Washington: Researchers at NYU School of Medicine have shown that the effects of trauma persist in certain brain regions even when veterans of combat are not engaged in cognitive or emotional tasks, and face no immediate external threats.
The results shed light on which areas of the brain provoke traumatic symptoms and represent a critical step toward better diagnostics and treatments for post-traumatic stress disorder (PTSD).
A chronic condition that develops after trauma, PTSD can plague victims with disturbing memories, flashbacks, nightmares and emotional instability.
The study, led by Xiaodan Yan, a research fellow at NYU School of Medicine, examined "spontaneous" or "resting" brain activity in 104 veterans of combat from the Iraq and Afghanistan wars using functional MRI, which measures blood-oxygen levels in the brain.

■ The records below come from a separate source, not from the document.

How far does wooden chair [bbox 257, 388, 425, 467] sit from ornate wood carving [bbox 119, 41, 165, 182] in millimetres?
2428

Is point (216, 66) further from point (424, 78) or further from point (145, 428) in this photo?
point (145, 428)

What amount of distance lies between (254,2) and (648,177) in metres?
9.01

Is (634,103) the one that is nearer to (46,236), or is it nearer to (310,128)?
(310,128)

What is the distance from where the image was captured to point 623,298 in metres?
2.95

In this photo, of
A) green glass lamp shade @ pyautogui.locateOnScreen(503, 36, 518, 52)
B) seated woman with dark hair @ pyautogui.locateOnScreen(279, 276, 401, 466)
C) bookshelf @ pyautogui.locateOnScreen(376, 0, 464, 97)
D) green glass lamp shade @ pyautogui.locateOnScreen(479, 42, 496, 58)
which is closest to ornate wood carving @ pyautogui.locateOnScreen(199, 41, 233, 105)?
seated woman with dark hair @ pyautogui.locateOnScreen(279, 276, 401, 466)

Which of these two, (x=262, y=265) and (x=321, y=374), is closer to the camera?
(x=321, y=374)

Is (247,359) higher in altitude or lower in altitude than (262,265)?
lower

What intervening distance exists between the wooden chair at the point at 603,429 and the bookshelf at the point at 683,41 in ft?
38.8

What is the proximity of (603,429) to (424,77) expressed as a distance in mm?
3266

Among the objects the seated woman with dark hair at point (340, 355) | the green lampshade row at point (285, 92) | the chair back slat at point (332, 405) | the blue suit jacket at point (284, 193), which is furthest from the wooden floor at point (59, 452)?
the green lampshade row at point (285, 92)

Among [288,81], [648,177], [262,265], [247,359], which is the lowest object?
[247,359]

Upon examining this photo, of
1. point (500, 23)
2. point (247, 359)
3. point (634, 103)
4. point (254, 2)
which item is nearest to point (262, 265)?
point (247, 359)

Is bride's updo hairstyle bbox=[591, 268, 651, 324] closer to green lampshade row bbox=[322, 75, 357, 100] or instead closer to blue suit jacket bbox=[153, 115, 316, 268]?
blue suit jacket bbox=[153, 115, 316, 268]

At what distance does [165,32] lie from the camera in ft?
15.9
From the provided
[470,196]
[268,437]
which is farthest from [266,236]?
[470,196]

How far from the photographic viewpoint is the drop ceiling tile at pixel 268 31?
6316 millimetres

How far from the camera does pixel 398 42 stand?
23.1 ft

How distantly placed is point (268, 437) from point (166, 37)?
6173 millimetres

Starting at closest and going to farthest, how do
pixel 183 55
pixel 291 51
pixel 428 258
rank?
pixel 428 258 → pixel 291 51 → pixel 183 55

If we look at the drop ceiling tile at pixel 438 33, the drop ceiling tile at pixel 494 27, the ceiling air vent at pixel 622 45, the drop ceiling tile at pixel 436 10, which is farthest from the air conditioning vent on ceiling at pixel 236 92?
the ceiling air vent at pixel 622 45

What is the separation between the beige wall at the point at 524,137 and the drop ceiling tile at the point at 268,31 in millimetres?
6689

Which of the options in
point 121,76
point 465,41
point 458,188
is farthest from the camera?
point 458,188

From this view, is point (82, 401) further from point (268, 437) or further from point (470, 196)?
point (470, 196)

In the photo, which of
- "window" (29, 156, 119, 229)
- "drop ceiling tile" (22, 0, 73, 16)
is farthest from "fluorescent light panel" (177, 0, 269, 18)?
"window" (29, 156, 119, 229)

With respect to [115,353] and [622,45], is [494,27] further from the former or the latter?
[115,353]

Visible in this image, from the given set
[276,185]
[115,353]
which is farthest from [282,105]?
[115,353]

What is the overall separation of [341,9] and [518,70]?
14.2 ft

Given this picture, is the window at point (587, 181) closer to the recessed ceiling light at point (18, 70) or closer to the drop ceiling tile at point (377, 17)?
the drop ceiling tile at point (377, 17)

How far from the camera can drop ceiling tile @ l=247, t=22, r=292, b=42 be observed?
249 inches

The researchers found that spontaneous brain activity in the amygdala, a key structure in the brain`s "fear circuitry" that processes fearful and anxious emotions, was significantly higher in the 52 combat veterans with PTSD than in the 52 combat veterans without PTSD.
The PTSD group also showed elevated brain activity in the anterior insula, a brain region that regulates sensitivity to pain and negative emotions.
Moreover, the PTSD group had lower activity in the precuneus, a structure tucked between the brain`s two hemispheres that helps integrate information from the past and future, especially when the mind is wandering or disengaged from active thought. Decreased activity in the precuneus correlates with more severe "re-experiencing" symptoms-that is, when victims re-experience trauma over and over again through flashbacks, nightmares and frightening thoughts.
The result of the study has been published in Neuroscience Letters.